**EXERCISE DIRECTIONS**
Which lines run from the one containing "class: Mammalia" to the end of the records? Write them out exactly, both ends included, and nothing else.

[Saved data entries]
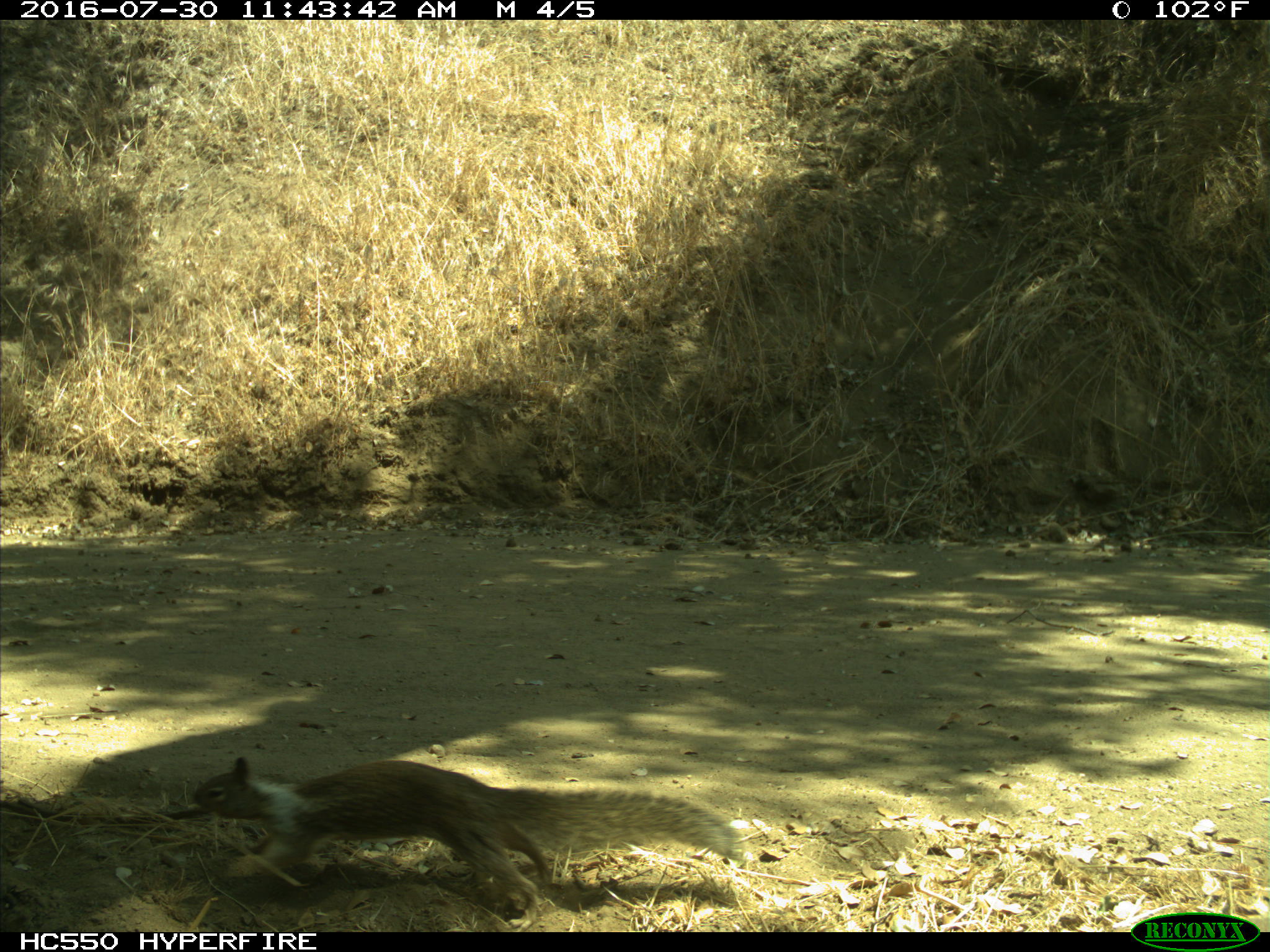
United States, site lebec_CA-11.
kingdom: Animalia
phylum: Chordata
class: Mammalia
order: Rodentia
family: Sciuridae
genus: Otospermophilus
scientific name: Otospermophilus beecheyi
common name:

**OUTPUT FOR THIS EXERCISE**
class: Mammalia
order: Rodentia
family: Sciuridae
genus: Otospermophilus
scientific name: Otospermophilus beecheyi
common name:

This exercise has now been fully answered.